Last year the Tour model got a major update from Mountainsmith that includes:
- Codura fabric
- tuck-away waist belt for messenger style carry
- removable shoulder strap
- front panel bungee for stashing your jacket, etc
- interior tablet sleeve for an iPad mini
- smart phone holder in the waist belt pocket
- side water bottle holders
- front panel pocket with key clip
- compression straps to keep it stable on your waist
- headphone port
Another factor that tipped the scales in favor of this pack is that I recently picked up a Fuji XT10 camera. Even with the 27mm pancake lens the camera doesn’t fit in my pockets very easily when I’m out cycling or hiking. I know that if the camera is in my backpack I won’t take as many shots but I don’t want the camera dangling around my neck either.
Camera Bag Testing on the Appalachian Trail
I brought the Tour bag on a day hike of an Appalachian Trail section last month to see if there was any difference in having my camera around my waist vs in the backpack. Initially it felt strange to have my gear around my waist and I admit to feeling like maybe I looked a bit like a dork. But let’s face it, I’m a bald, overweight, middle-age guy who wears the same flannel shirt every day until it stinks so I gave up really caring about looking like a dork a long time ago.

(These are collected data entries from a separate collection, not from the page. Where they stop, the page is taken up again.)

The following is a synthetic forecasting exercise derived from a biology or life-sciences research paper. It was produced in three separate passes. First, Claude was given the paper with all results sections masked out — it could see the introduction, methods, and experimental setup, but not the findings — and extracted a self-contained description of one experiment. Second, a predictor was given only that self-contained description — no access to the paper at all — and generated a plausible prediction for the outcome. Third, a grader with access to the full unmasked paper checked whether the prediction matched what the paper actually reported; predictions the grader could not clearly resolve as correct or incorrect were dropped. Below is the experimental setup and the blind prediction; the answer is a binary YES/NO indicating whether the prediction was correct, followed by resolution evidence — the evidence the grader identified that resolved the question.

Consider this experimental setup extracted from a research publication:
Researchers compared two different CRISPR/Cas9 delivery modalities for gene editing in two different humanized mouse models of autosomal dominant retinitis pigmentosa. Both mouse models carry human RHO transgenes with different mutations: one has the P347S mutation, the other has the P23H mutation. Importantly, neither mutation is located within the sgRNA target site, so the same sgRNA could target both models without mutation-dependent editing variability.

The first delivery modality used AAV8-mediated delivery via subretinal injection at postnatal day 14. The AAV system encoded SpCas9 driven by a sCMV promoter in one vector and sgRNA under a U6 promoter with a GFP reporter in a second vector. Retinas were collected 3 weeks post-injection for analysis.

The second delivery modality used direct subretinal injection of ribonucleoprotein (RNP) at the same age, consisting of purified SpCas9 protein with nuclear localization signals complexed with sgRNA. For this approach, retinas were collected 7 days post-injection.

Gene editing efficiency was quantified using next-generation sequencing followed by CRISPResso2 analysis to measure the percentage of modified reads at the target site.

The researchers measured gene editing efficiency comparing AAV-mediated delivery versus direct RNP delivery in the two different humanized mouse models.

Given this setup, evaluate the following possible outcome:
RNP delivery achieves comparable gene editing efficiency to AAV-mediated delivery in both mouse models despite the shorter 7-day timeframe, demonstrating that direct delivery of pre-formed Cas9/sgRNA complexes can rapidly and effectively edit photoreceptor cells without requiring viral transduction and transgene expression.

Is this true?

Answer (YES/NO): NO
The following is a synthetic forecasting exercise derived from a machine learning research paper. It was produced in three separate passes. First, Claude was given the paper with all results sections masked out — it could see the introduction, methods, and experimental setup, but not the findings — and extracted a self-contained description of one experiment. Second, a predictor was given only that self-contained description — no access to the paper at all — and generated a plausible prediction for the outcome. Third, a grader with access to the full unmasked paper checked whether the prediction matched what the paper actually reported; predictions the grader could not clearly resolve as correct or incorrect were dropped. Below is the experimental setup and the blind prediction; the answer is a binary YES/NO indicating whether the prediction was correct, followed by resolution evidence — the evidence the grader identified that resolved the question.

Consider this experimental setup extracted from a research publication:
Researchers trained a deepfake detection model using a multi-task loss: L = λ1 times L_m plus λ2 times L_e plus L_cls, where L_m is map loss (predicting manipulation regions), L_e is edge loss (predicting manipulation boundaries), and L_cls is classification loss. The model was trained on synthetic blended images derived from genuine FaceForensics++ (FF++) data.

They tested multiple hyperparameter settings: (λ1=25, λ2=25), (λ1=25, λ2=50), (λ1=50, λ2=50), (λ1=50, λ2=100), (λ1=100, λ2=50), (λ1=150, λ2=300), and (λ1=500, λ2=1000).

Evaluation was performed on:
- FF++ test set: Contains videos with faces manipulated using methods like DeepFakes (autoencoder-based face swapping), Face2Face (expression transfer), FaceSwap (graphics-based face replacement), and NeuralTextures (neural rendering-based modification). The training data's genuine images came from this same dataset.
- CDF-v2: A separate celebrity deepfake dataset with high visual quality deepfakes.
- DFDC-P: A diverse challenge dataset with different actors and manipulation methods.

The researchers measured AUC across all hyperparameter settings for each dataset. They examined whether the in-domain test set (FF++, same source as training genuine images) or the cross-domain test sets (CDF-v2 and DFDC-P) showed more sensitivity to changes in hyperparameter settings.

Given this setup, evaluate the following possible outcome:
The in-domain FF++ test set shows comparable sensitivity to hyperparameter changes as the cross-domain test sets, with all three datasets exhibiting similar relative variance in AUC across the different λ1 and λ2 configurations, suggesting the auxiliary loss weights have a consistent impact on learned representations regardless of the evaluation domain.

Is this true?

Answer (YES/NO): NO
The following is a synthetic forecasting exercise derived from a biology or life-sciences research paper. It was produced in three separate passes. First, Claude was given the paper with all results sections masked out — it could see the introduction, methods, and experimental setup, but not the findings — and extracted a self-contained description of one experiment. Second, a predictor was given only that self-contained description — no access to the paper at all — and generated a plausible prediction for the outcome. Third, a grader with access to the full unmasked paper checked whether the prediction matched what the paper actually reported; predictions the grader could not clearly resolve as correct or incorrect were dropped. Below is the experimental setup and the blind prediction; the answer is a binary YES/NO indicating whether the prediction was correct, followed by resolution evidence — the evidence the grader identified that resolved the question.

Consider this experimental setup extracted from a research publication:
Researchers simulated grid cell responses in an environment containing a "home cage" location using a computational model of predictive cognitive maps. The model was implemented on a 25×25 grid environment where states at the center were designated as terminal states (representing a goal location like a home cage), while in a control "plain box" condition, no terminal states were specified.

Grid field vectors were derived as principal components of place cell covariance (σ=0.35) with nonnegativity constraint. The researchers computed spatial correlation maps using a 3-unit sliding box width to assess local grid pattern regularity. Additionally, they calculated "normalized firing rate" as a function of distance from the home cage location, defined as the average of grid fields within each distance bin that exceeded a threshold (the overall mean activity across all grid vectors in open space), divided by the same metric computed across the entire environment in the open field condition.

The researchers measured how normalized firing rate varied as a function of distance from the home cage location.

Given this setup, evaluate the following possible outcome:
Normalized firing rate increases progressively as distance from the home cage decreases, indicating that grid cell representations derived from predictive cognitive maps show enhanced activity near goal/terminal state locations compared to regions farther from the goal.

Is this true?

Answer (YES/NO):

Anyway, I was lugging some camera equipment and water bottles in the bag. Using compression straps, the bag stayed put and didn’t sway or swing around even on some hairy climbs and descents. The compression system works by tucking the weight close against your lumbar area and it works like a champ. After a month of use I still haven’t really dialed in how to best use the compression straps to stabilize the load but it’s a trial and error thing.
Also, it was pretty easy to just swing the bag to my side and grab my camera. I am sure that I ended up taking so many more photos with my camera in the Tour vs having it in a backpack.
One key factor that played a role in the camera accessibility for me was that this bag can be worn around the waist but you can also stash the waist belt and use the included strap to carry it over your shoulder like a messenger bag. This feature is hands-down my favorite about the Tour.
Even with a full water bottle, mini-tripod, camera and gear, being able to alternate from waist to shoulder meant that the bag never really felt heavy. That, and my camera was always ready to go.
I don’t like having a camera just swinging from my neck while I’m hiking or biking. The Mountainsmith Lumbarpack gives easy access and just a bit a protection without having the camera stashed away in a backpack. If I felt like I needed more protection for the camera or maybe a spare lens or two, I could add the Mountainsmith Cube Padded Case to the kit.
The bag holds a lot of gear (9 liters worth). My wife’s 12″ MacBook fits in the bag with no problem. My 13″ MacBook Pro doesn’t fit but even if it did I suspect it would be too heavy to lug around in the pack. My iPad Mini fits easily in the padded sleeve.
There are a few different pockets on the inside and out of the bag which is useful for keeping smaller bits like spare camera batteries at the ready.
As far as cons: I thought I would want the strap and pad to be a bit bigger on the shoulder strap but after my day hike it felt ok. Still though, if the bag were really loaded I might want a more substantial or wider pad on the shoulder strap. Also, I wish that the water bottle pockets had some kind of rubber or friction material at the opening to keep the bottle from sliding/falling out. Yes it can be closed with the pull but smooth water bottles will still fall out if the bag is held at the wrong angle.
The Tour is a really well engineered bit of kit. I’m glad to have found it as a solution to getting my camera and other gear out into the woods. Now, I’m not saying I’ll be wearing this thing to date night at the movies but for any outdoor related photography stuff, this bag can not not be beat.